Presence and Sacrifice: The Eucharist in Aquinas and early modern Thomism

Professor

Course Description

This course will examine the concept of sacrifice in the Eucharistic theology of Thomas Aquinas, and subsequent receptions of his teaching in the sixteenth and early seventeenth centuries. Although the sacrificial character of the Eucharist has been of interest to theologians throughout the Church’s history, during the early sixteenth century renewed attention was given to this subject, in part because of disputes that arose between Reformed and Catholic theologians about the relationship between the Eucharistic liturgy and Christ’s sacrifice on the cross. Does the Eucharistic presence itself have a sacrificial quality? Can aspects of the liturgy or dimensions of the moral life be considered a sacrifice, and if so in what way? Although itself a product of the Middle Ages, as a received text the Summa is in many ways a creature of the early modern period. This course will consider the intersection between Aquinas’s Summa and a selection of its early modern interpreters, including Cajetan, Vitoria and the Salamanca school, the early Jesuits and John of St. Thomas.

Bibliography

REGINALD LYNCH, Aquinas’s Summa Theologiae and Eucharistic Sacrifice in the Early Modern Period, Oxford, 2023.
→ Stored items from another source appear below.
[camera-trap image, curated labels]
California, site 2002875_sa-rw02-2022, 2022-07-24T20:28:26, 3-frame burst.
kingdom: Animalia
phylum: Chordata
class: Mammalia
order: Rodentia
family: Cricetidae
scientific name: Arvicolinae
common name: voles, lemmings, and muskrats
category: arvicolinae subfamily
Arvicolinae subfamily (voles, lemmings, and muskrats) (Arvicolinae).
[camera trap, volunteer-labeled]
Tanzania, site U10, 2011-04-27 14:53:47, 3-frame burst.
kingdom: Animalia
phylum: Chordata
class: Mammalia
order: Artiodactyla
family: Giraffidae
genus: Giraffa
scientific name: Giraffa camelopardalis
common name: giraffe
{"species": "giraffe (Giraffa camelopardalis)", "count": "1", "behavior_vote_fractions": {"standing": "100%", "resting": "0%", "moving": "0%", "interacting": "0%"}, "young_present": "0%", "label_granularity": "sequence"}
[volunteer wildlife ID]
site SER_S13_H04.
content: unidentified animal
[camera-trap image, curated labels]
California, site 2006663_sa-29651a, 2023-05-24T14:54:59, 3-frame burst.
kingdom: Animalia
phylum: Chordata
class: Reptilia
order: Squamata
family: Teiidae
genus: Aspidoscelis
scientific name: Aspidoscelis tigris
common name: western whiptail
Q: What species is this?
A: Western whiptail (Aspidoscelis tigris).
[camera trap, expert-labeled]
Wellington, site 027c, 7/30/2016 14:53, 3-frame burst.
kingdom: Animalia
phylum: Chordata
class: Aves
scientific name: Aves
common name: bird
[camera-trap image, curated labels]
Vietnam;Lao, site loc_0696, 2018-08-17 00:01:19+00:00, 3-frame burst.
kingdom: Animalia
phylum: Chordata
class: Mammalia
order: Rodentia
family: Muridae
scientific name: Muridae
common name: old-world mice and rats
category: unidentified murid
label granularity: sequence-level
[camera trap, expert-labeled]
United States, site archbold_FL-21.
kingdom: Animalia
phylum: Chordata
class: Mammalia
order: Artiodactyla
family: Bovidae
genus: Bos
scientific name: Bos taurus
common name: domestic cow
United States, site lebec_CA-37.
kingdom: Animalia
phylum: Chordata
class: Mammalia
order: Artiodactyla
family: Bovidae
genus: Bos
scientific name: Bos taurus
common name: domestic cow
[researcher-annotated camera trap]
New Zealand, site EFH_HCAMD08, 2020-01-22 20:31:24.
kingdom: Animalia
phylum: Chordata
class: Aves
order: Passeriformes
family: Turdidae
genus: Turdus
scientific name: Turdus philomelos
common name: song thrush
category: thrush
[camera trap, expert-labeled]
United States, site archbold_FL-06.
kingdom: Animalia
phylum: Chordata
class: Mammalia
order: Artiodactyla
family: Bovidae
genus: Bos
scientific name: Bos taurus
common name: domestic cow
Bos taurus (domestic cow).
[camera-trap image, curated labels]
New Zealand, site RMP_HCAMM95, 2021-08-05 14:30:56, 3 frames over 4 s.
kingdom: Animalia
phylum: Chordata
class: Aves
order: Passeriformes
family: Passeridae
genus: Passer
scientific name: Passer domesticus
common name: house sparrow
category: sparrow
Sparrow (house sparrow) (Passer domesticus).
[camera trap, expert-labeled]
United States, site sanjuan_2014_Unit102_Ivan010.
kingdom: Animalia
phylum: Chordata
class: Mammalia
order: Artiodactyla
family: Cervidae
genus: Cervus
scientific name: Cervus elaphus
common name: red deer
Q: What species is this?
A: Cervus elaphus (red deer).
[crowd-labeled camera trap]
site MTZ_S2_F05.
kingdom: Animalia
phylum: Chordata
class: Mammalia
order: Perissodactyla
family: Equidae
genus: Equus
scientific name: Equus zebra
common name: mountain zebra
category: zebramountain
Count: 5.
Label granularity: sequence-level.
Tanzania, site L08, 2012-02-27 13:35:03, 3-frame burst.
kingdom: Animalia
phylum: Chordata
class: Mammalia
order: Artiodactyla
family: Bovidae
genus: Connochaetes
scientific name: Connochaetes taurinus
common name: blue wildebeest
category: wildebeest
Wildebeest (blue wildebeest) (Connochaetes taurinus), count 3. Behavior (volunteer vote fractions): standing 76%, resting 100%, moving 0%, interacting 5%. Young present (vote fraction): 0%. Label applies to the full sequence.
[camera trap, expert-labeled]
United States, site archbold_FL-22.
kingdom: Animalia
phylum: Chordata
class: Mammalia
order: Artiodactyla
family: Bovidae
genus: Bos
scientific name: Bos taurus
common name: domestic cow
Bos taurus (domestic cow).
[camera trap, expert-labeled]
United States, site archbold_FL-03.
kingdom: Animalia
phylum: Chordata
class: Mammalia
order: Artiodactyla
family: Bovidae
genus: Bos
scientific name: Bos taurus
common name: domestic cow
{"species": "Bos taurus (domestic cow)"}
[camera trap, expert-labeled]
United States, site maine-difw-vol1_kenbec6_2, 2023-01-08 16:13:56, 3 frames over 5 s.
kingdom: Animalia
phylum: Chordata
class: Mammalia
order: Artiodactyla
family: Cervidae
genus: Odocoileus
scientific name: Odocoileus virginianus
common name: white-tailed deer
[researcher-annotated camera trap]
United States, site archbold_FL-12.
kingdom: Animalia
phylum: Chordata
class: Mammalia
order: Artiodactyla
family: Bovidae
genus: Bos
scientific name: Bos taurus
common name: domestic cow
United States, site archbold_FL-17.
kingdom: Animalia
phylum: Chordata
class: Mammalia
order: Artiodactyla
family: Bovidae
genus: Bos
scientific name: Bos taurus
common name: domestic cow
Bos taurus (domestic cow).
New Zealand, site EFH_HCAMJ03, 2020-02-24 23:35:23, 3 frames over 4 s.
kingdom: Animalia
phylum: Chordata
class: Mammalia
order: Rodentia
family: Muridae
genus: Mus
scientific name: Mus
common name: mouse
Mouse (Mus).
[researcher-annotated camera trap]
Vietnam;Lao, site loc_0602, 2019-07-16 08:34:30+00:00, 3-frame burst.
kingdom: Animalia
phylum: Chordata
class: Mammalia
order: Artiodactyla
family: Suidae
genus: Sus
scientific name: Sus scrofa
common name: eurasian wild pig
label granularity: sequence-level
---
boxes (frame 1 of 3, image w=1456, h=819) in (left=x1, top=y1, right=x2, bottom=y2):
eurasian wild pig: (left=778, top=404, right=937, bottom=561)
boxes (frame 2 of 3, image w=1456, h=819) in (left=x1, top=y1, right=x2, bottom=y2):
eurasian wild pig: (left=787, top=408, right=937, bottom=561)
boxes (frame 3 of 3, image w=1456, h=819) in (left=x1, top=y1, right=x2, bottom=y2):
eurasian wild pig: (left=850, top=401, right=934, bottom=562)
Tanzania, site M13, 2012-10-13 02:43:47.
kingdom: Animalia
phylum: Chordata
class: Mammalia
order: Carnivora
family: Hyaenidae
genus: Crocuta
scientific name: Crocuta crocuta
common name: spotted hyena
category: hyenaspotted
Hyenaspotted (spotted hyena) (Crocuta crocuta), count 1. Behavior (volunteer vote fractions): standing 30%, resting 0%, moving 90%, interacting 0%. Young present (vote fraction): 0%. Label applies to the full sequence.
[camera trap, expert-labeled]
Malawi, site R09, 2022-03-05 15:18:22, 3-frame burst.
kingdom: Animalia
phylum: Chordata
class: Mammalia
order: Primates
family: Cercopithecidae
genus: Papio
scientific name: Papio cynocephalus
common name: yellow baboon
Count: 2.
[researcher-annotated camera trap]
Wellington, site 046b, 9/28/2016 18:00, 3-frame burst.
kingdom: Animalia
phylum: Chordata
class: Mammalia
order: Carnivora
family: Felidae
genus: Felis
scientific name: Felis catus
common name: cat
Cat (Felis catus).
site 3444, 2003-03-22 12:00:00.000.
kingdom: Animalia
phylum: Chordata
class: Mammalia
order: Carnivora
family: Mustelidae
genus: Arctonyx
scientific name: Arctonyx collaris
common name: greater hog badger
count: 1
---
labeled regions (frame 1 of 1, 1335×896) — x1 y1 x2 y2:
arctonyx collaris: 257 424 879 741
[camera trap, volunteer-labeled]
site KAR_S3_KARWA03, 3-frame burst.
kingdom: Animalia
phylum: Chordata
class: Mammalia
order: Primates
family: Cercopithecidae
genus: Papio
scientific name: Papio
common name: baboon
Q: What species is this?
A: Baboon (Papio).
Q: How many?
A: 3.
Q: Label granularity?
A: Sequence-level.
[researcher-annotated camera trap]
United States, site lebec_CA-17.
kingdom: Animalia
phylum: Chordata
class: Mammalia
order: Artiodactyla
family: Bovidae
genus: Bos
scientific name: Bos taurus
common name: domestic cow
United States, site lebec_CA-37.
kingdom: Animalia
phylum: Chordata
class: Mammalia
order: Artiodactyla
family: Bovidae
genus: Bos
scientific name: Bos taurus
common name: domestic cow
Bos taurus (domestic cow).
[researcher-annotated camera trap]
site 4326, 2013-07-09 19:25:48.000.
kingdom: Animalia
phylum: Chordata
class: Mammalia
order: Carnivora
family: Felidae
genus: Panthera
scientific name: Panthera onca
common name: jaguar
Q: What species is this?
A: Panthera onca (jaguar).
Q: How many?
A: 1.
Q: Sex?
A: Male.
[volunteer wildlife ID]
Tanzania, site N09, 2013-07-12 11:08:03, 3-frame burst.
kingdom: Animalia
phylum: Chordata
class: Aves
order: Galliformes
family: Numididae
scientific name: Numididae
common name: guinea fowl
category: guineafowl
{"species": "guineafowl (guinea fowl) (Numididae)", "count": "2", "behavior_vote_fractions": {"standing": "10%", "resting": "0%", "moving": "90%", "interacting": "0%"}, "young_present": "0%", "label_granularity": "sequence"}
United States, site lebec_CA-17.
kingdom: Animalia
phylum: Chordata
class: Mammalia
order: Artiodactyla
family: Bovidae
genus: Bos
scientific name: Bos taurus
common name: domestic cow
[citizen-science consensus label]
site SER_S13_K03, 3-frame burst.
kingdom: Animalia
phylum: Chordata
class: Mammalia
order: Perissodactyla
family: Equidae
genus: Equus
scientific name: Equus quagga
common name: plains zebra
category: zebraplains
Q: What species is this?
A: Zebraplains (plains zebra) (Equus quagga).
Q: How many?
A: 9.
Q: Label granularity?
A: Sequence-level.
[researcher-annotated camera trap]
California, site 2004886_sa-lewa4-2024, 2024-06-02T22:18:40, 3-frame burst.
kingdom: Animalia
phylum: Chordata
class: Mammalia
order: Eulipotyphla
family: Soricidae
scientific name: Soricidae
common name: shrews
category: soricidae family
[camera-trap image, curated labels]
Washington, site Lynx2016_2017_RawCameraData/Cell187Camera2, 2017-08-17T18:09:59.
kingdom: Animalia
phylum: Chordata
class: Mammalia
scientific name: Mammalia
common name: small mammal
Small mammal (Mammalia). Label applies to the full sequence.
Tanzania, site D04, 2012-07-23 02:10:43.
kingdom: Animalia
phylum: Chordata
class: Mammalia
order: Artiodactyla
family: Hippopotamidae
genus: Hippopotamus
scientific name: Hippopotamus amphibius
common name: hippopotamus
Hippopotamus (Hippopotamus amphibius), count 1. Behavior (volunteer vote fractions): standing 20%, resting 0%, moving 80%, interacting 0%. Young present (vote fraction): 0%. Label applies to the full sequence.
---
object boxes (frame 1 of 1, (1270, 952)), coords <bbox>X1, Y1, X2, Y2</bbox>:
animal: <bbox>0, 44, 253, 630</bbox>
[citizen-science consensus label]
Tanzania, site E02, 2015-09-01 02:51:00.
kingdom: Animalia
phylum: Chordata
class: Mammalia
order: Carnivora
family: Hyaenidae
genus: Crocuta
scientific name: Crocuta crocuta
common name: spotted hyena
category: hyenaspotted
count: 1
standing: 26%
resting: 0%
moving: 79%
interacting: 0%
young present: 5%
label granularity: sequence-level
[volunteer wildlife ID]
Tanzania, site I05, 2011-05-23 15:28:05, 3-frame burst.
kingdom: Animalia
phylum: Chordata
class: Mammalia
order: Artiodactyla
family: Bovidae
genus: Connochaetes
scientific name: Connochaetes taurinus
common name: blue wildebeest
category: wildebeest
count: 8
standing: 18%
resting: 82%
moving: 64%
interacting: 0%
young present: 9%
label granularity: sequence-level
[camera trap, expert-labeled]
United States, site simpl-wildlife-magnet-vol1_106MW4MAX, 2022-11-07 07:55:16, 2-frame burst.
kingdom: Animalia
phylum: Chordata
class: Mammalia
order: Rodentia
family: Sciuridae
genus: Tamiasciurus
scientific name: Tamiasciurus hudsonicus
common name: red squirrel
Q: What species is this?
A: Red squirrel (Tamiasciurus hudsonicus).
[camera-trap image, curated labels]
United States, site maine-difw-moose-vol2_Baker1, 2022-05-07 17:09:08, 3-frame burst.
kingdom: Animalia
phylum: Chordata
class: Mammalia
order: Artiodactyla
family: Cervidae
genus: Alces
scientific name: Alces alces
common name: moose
CHARLES JOURNET, La messe: présence du sacrifice de la croix (Bruges: Desclée de Brouwer, 1957). ; The Presence of the Sacrifice of the Cross, 2008.

MARIUS LEPIN, L’Idée du Sacrifice de la Messe d’après les Théologiens depuis l’Origine jusqu’à nos Jours, 3rd ed. Paris: Gabriel Beauchesne, 1926.

BERNAHRD BLANKENHORN, Bread from Heaven: An Introduction to the Theology of the Eucharist, Washington, DC: The Catholic University of America Press, 2021. Cajetan Responds: A Reader in Reformation Controversy, Jared Wicks, trans, Washington, DC: The Catholic University of America Press, 1978.